Somatic mosaicism involves genetic changes present in the body’s cells (the soma) but absent from the reproductive cells (egg or sperm). These mutations can affect any tissue, such as the skin, brain, or blood. Because the genetic alteration is not in the germ cells, a person with somatic mosaicism will not pass the trait to their children. The effects of somatic mosaicism depend on which organ or tissue systems contain the altered cells.
In contrast, germline mosaicism, sometimes called gonadal mosaicism, is confined to the genetic material of the reproductive cells. The parent who carries the germline mutation is often unaffected and may be unaware of it, as the mutation is not in their other body cells. However, they can pass the genetic variant to their offspring, who may then have the condition in all of their cells (a constitutional mutation) and could be significantly affected.
Health and Developmental Implications
The impact of mosaicism on a person’s health and development exists on a wide spectrum, ranging from no noticeable effects to significant medical conditions. The severity and nature of these effects are determined by a combination of three factors: the specific gene or chromosome that is altered, the percentage of cells that carry the mutation, and which specific tissues or organs are affected.
For example, mosaic Down syndrome is a form of mosaicism where an individual has some cells with an extra copy of chromosome 21 and others with the usual two copies. People with this condition often experience milder features of Down syndrome compared to those who have the extra chromosome in all their cells. Their developmental delays and physical characteristics can be less pronounced.
At the other end of the spectrum are conditions like Proteus syndrome, a rare disorder associated with mosaicism in the AKT1 gene, which leads to overgrowth of various tissues, including bones, skin, and organs. Another example is Pallister-Killian syndrome, a developmental disorder that causes weak muscles, intellectual disability, and changes in skin pigmentation.
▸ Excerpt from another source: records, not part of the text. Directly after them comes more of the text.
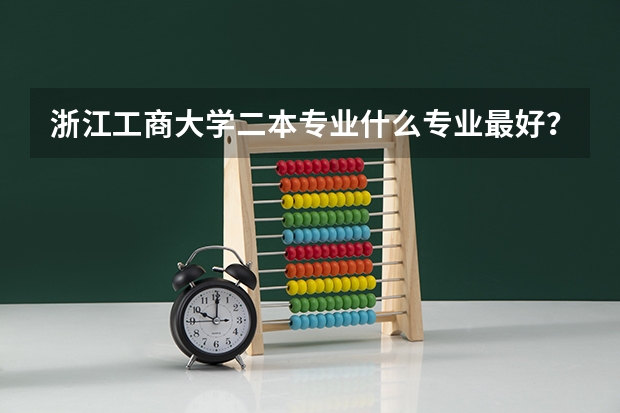 浙江工商大学二本专业什么专业最好？
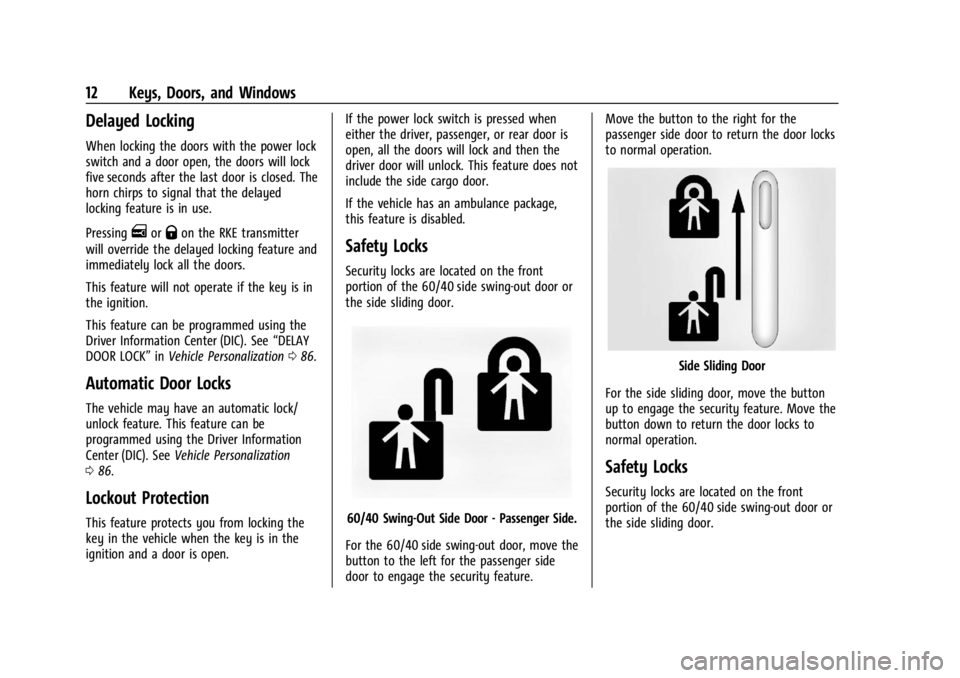 CHEVROLET EXPRESS CARGO 2021 User Guide Chevrolet Express Owner Manual (GMNA-Localizing-U.S./Canada/Mexico-
14583525) - 2021 - CRC - 12/9/20
12 Keys, Doors, and Windows
Delayed Locking
When locking the doors with the power lock
switch and a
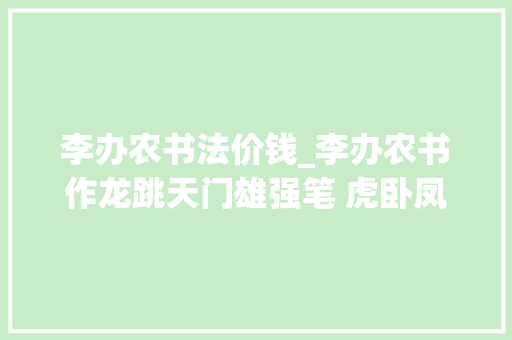 李办农书法价钱_李办农书作龙跳天门雄强笔 虎卧凤阁漂亮意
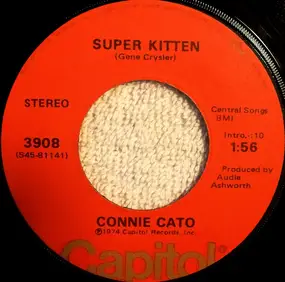 Connie Cato - Super Kitten / We'd Better Stop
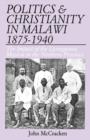 Politics and Christianity in Malawi 1875-1940 : The Impact of the Livingstonia Mission in the Northern Province - Book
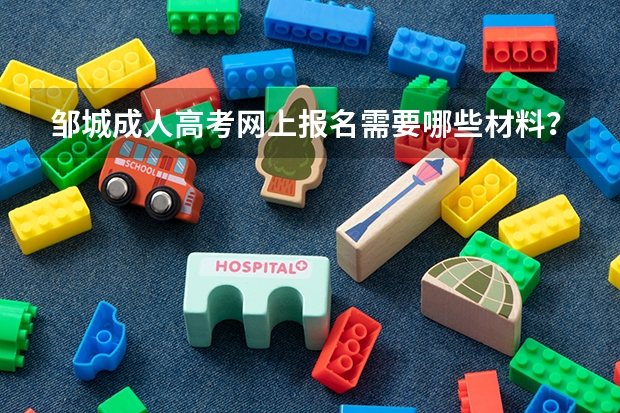 邹城成人高考网上报名需要哪些材料？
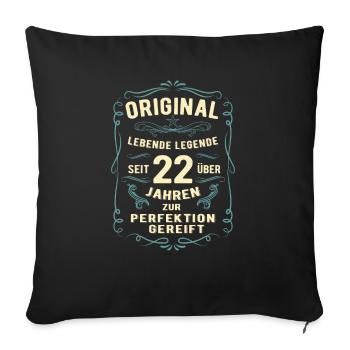 Original seit über 22 Jahren Geburtstag Geburt - Sofakissenbezug 45 x 45 cm - Schwarz - Vorne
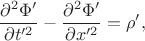 $$\frac{\partial^2\Phi'}{\partial t'^2}-\frac{\partial^2\Phi'}{\partial x'^2}=\rho',$$
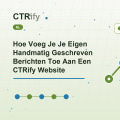 Hoe Voeg Je Je Eigen Handmatig Geschreven Berichten Toe Aan Een CTRify Website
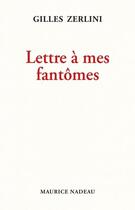 Couverture du livre « Lettre à mes fantômes » de Gilles Zerlini aux éditions Maurice Nadeau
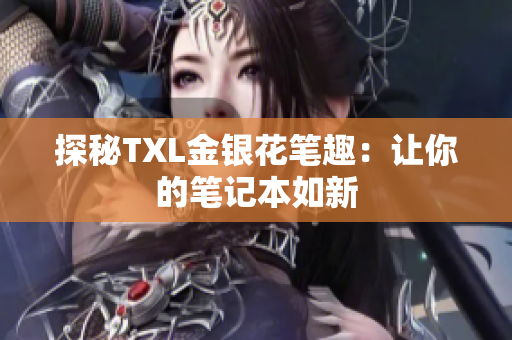 探秘TXL金银花笔趣：让你的笔记本如新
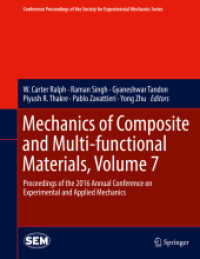 Mechanics of Composite and Multi-functional Materials, Volume 7 : Proceedings of the 2016 Annual Conference on Experimental and Applied Mechanics  (Conference Proceedings of the Society for Experimental Mechanics Series)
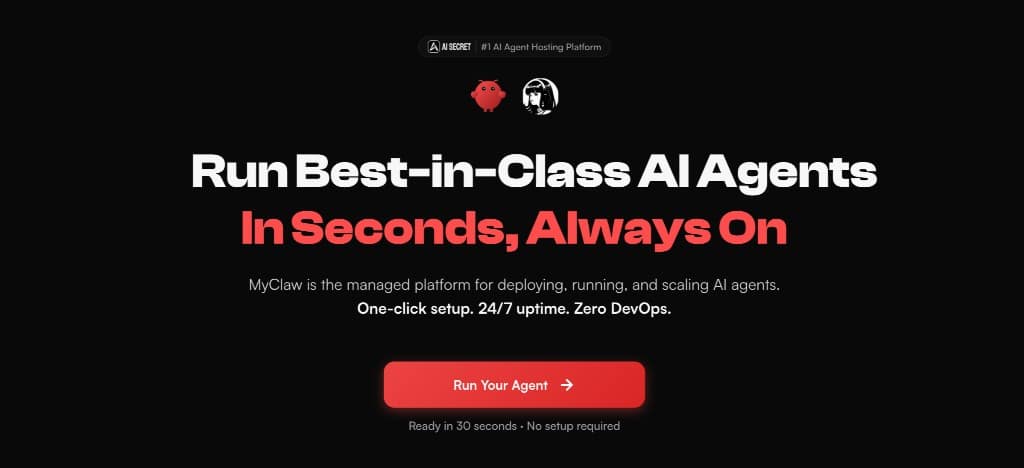The MyClaw platform promotes running best-in-class AI agents in seconds with 24/7 uptime and zero DevOps, featuring a "Run Your Agent" button.
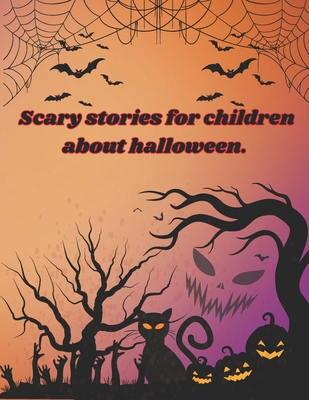 Scary stories for children about halloween: tri... B0DCZQ2R71 Book Cover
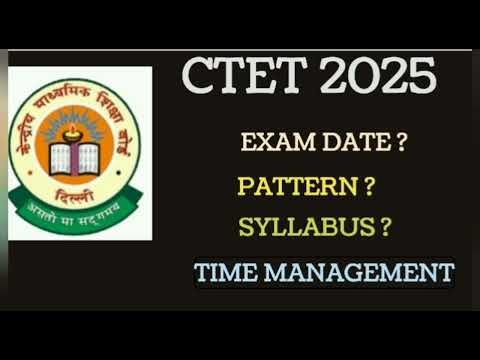 CTET 2025 | EXAM DATE | PATTERN | SYLLABUS | TIME MANAGEMENT | NEGATIVE MARKING ? #ctet #ctet2025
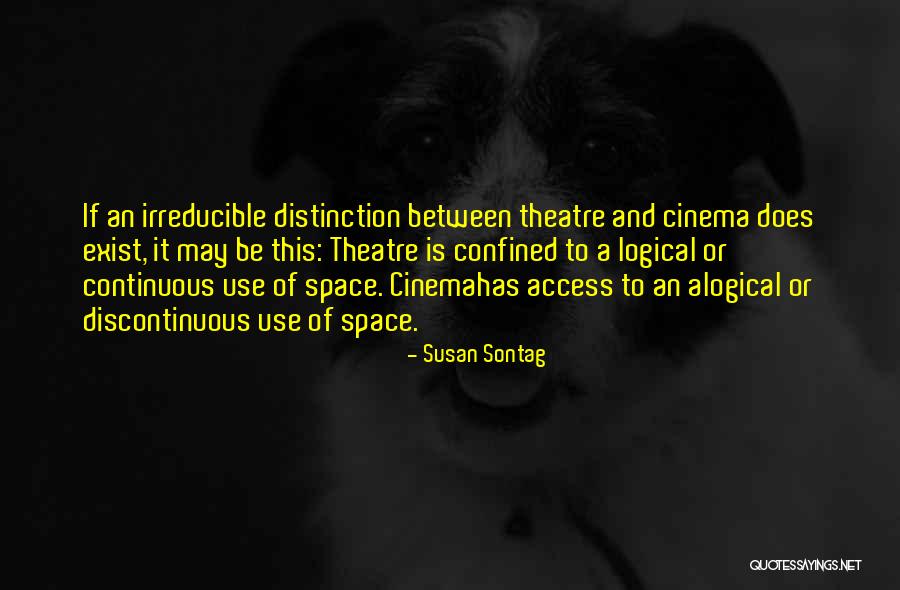 Confined Space Quotes By Susan Sontag Confined Space Quotes By Susan Sontag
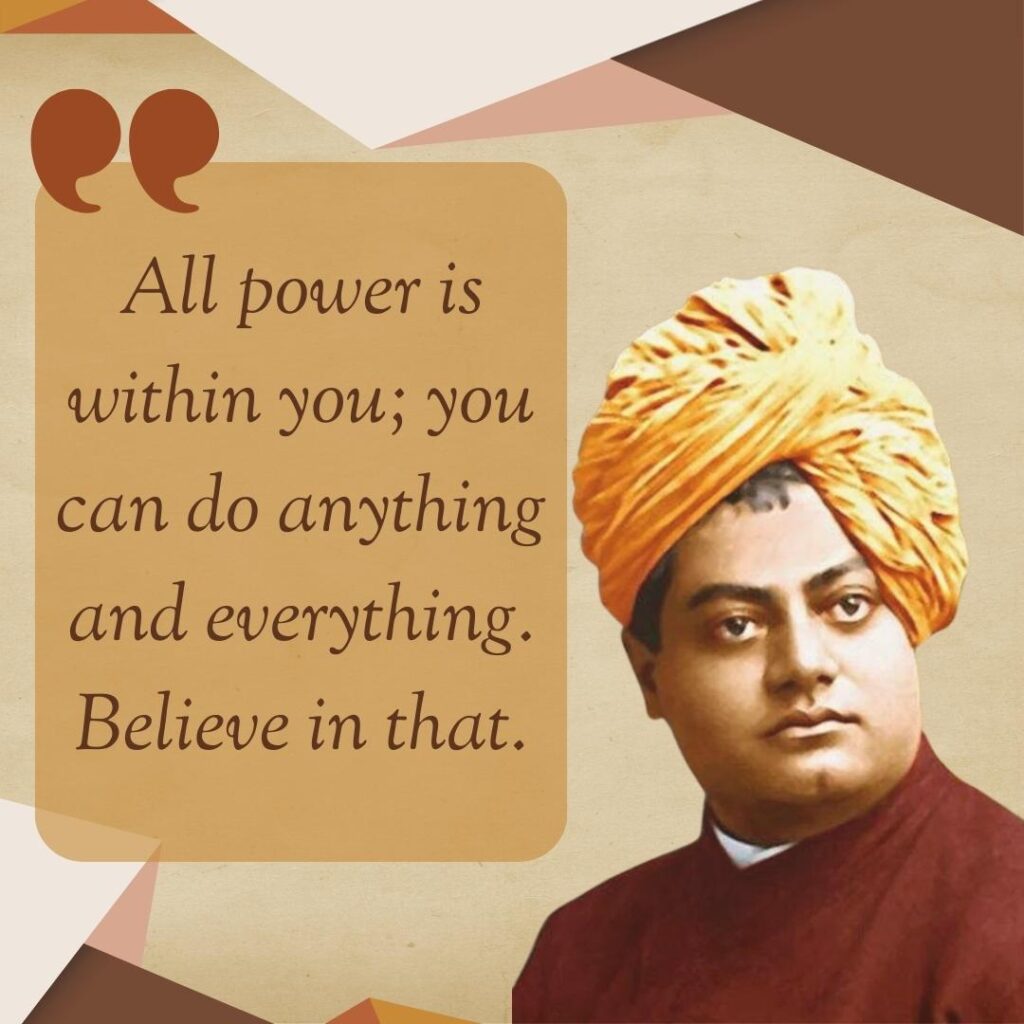 All power is within you; you can do anything and everything. Believe in that.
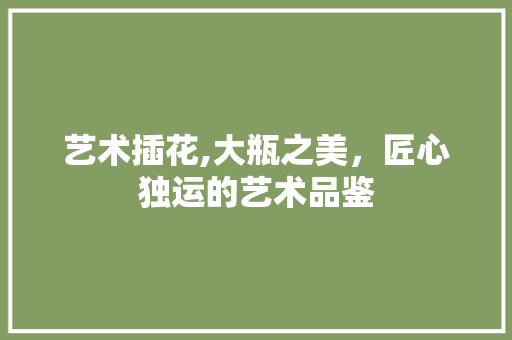 艺术插花,大瓶之美，匠心独运的艺术品鉴 土壤施肥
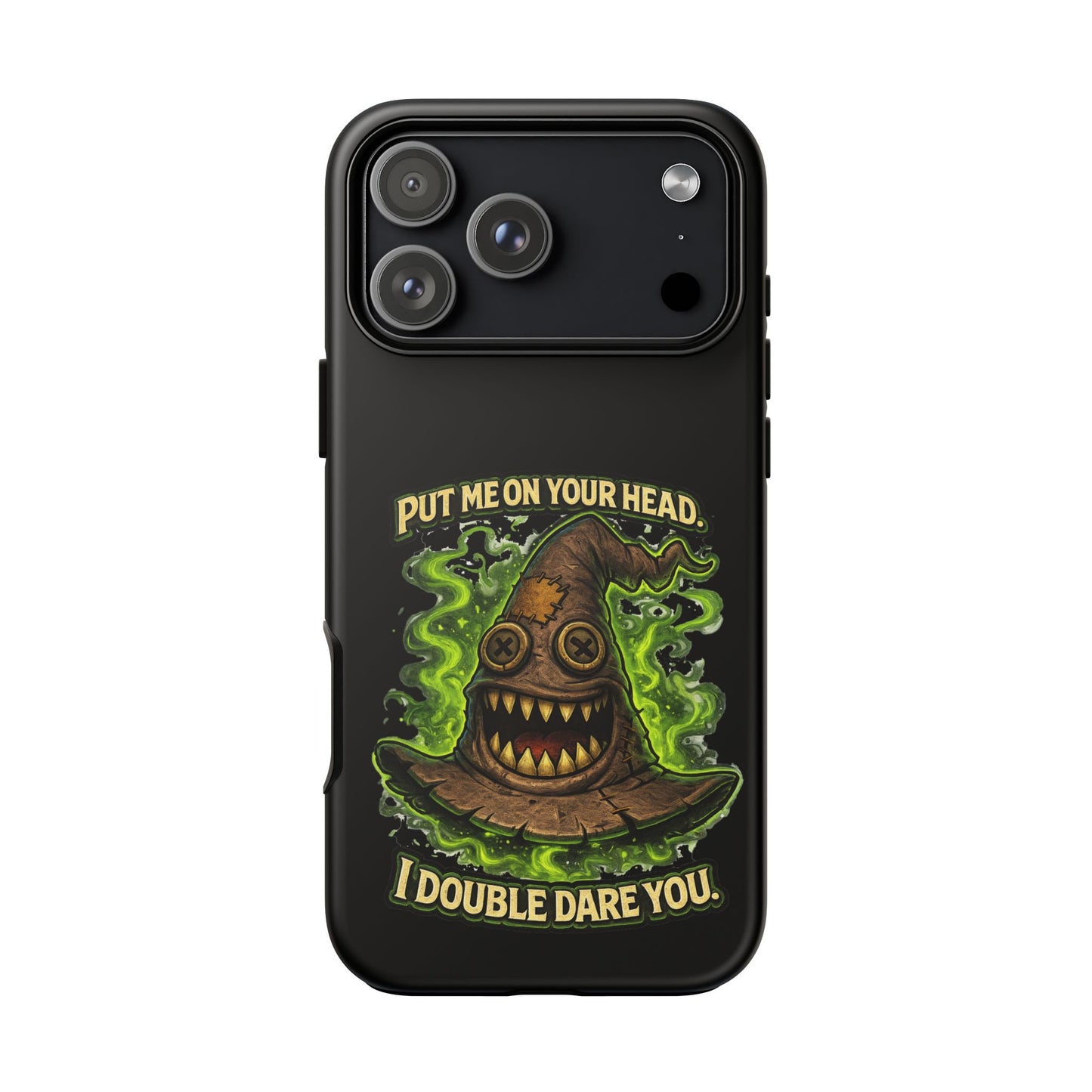 Phone Case — “Put Me On Your Head, I Double Dare You” Scary Witch Hat Design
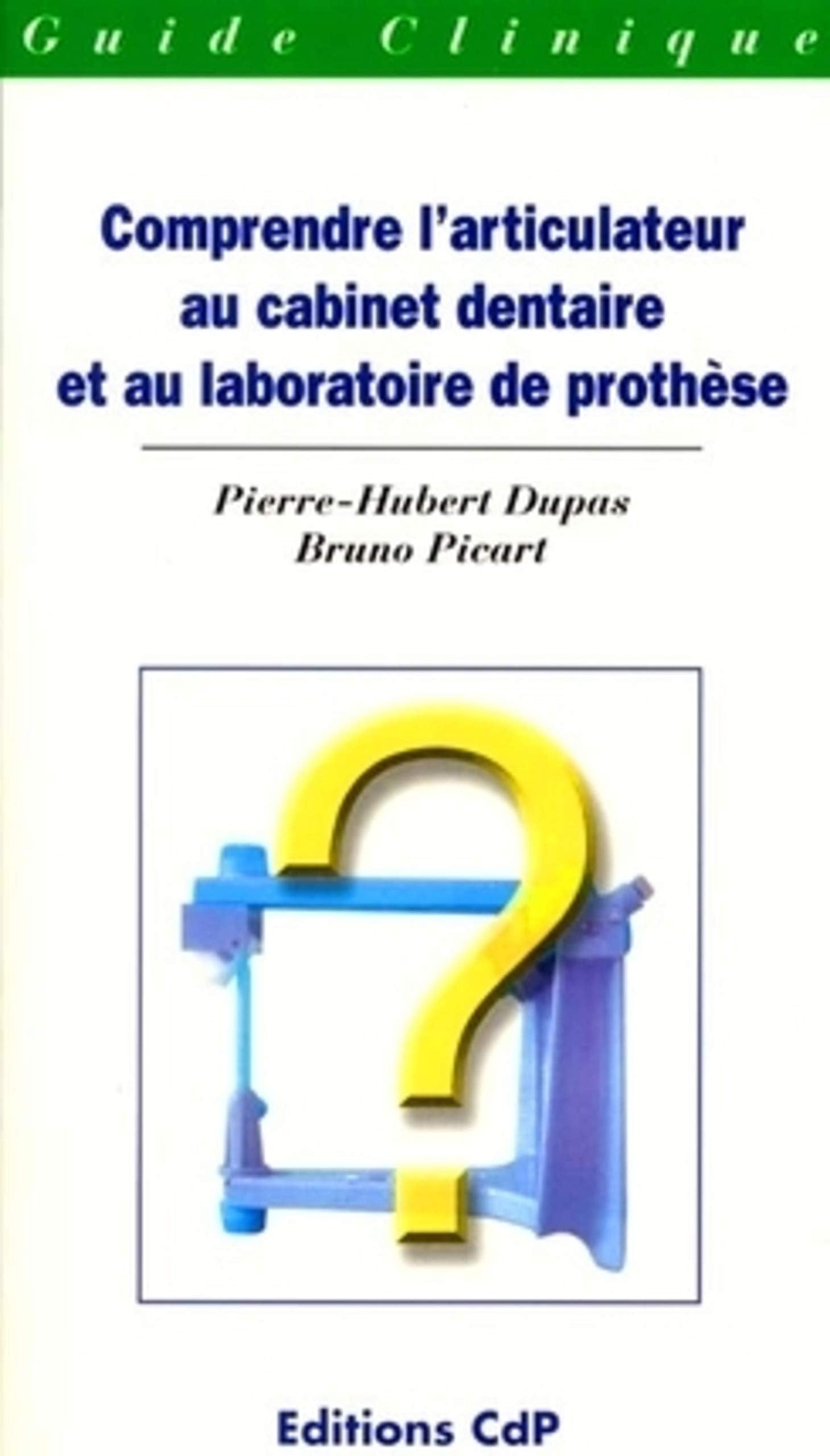 COMPRENDRE L ARTICULATEUR AU CABINET DENTAIRE ET AU LABORATOIRE DE PROTHESE Medicine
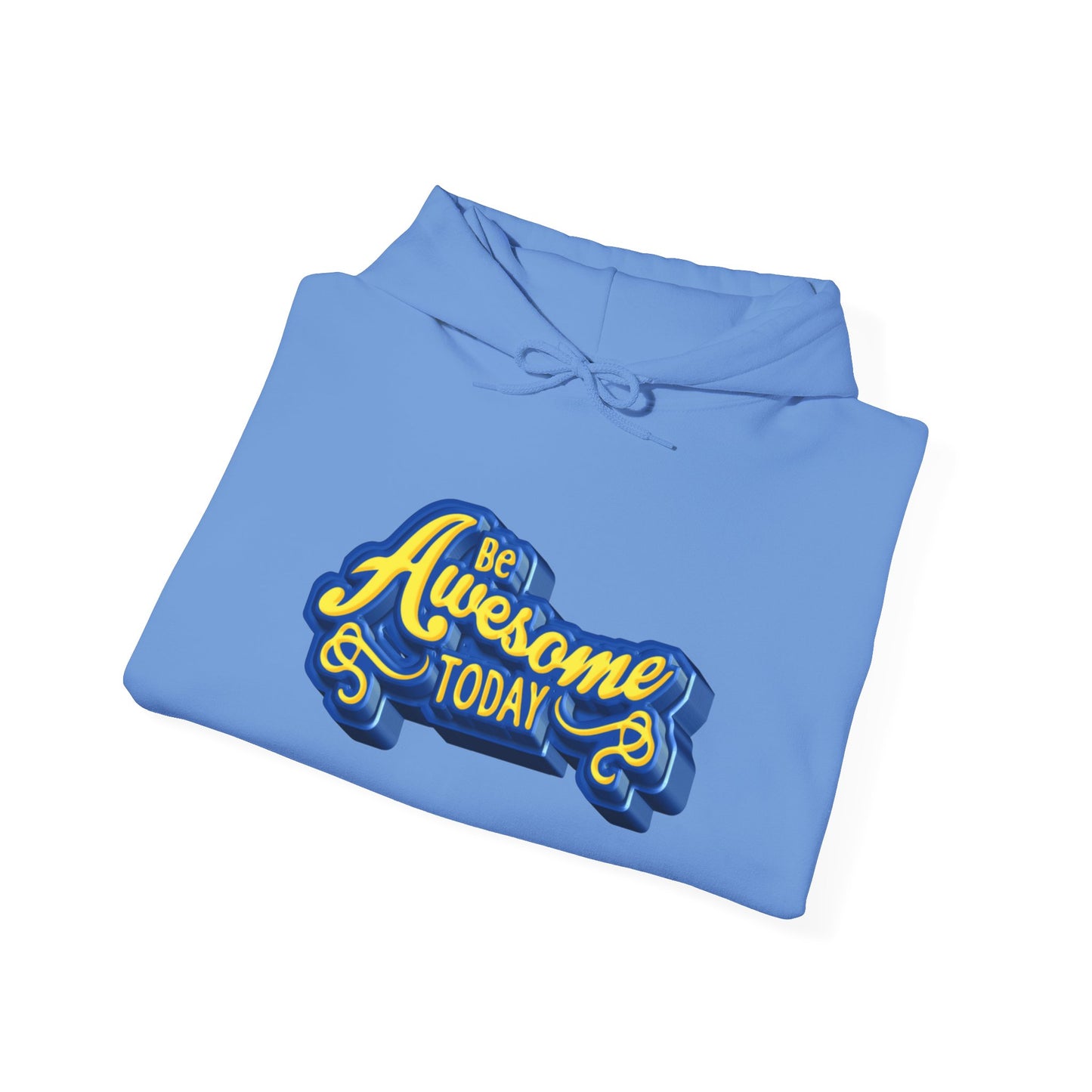 Be Awesome Today Unisex Heavy Blend™ Hooded Sweatshirt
The wide variability in outcomes underscores how the location and proportion of affected cells shape the clinical picture for individuals with mosaicism.
Detection and Diagnostic Challenges
Identifying mosaicism requires genetic testing, but the process can be complex. Because the genetic alteration may only be present in certain parts of the body, a test performed on a single tissue sample might not detect the condition. For instance, a standard blood test could miss mosaicism that is confined to the skin or brain cells.
To obtain an accurate diagnosis, clinicians may need to test samples from different tissues, such as a skin biopsy in addition to a blood sample. Prenatal testing, such as amniocentesis or chorionic villus sampling (CVS), can also identify mosaicism in a developing fetus, but these tests may also present challenges in interpretation. A finding of mosaicism in the placenta, for example, may not always reflect the genetic makeup of the fetus itself.
This diagnostic uncertainty is a challenge in managing mosaicism. Confirming a diagnosis often requires repeated tests on different cell types to determine the extent and distribution of the altered cells throughout the body. The difficulty in pinpointing the affected cells can make it hard to predict potential health outcomes.